Document segment:
Conversely, Ivory Coast arrive as an offensive powerhouse. They have scored eight goals in four matches and sustain an immense level of pressure, evidenced by their 17.5 shots per game. The efficiency of their wide attacks is led by Amad Diallo, who has contributed three goals and an assist in just four appearances. Ivory Coast’s ability to dominate the ball—boasting an 89.7% pass success rate—allows them to pin opponents back and create high-quality chances through sheer volume. They proved their clinical nature in the round of 16 with an emphatic 3-0 victory, showing they do not struggle to convert their territorial dominance into goals.
Defensively, both sides have vulnerabilities that favor a high-scoring exchange. Egypt are facing a significant crisis at the back following the injury to Mohamed Hamdi. Without his experience and organization, the Egyptian defensive unit will be under immense stress against an Ivorian frontline that forces defenders into constant decision-making. While Ivory Coast are cleaner with the ball, their aggressive full-back positioning often leaves them exposed to the exact type of rapid transition Egypt excels at. With Trézéguet specifically utilized for his transition speed and Salah’s clinical finishing on the break, Ivory Coast will struggle to maintain a clean sheet. Given the firepower on both sides and Egypt’s forced defensive reshuffle, both teams finding the back of the net is the most logical outcome.
What could go wrong
The primary risk to this selection is a “tactical stalemate” where the gravity of a quarter-final leads to excessive caution. If Egypt drop into an ultra-low block to compensate for their missing defender, they may struggle to get enough bodies forward to support Salah on the break. Similarly, if Ivory Coast prioritize ball retention over verticality to avoid being hit on the counter, the game could lack the tempo required to break down two disciplined 4-3-3 structures.

Problem to solve:
Extend the Egypt versus Ivory Coast quarter-final preview, picking up right after its final sentence.

Data section:
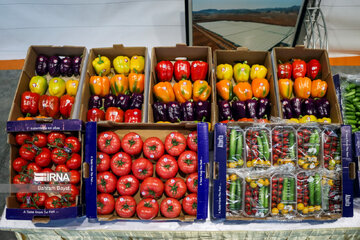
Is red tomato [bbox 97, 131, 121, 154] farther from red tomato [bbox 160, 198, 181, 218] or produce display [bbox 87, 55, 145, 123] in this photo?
red tomato [bbox 160, 198, 181, 218]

Solved problem:
Correct score lean: 1-2
Ivory Coast possess a more balanced and deep squad with no fresh injury concerns, allowing them to maintain their high-intensity rhythm for 90 minutes. While Egypt’s counter-attacking duo of Salah and Marmoush will almost certainly find a breakthrough against a high Ivorian line, the cumulative pressure from Diallo and Guessand, supported by a superior midfield trio of Kessie, Sangaré, and Fofana, should eventually overwhelm a depleted Egyptian defense.
Correct Score Rationale
A 2-1 victory for Ivory Coast aligns with the statistical profiles of both teams. Ivory Coast average two goals per game in this tournament and produce 17.5 shots per match, suggesting they have the volume to score at least twice. Egypt have scored in nearly every outing, and with Mohamed Salah averaging an 8.23 rating, they have the individual quality to snatch a goal even when they are not dominating possession. However, the absence of Mohamed Hamdi weakens Egypt’s ability to withstand the wave-after-wave pressure that the Ivorians exert, likely leading to a narrow defeat.